The U.S. Department of Health and Human Services and Office for Civil Rights are responsible for investigating and enforcing HIPAA privacy standards, while the Centers for Medicare & Medicaid Services enforce the code set and security standards. The Office for Civil Rights determines the amount of each penalty, which depends on the nature and extent of harm that results from the breach.
- First-time infringement of an unknown HIPAA violation is $100 to $50,000
- The fine for willful neglect corrected within a specified period is $10,000 to $50,000 per violation
- If a willful neglect violation is not corrected, the minimum fine increases from $10,000 to $50,000
- A Privacy Rule infraction may be considered criminal and result in fines as high as $250,000 with imprisonment for up to 10 years
What happens if federal and state laws conflict?
Occasionally, federal HIPAA laws and state privacy laws conflict. When this happens, basic tenets apply. If the state law is contrary to the federal law, the federal law generally preempts the state law. If the state law is more stringent than the federal law, however, federal and state laws are considered complementary and both apply. If a conflict arises and you're unsure whether federal or state law takes precedence, seek counsel from a trusted legal resource.

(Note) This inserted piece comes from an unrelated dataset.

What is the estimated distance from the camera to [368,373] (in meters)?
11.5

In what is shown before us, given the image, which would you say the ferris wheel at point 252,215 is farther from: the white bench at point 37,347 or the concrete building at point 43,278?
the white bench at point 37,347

What resources are available for help?
Navigating HIPAA is complex. Not only are the numerous rules and provisions nuanced and confusing, they continue to evolve. Every time that happens, chances are your organization needs to evolve, too. The good news is that help is readily available.
You might start with the U.S. Department of Health & Human Services website. Other resources include attorneys and other experts well versed in HIPAA guidelines and resources, as well as third-party vendors and technology providers that offer HIPAA compliance services and solutions.
Wherever you choose to start, being informed is critical. Seek expert HIPAA guidance as needed, and then act accordingly.
This article draws on the expertise of Grace Davies, a Minneapolis-based attorney with special interest in product liability, medical malpractice and employment discrimination.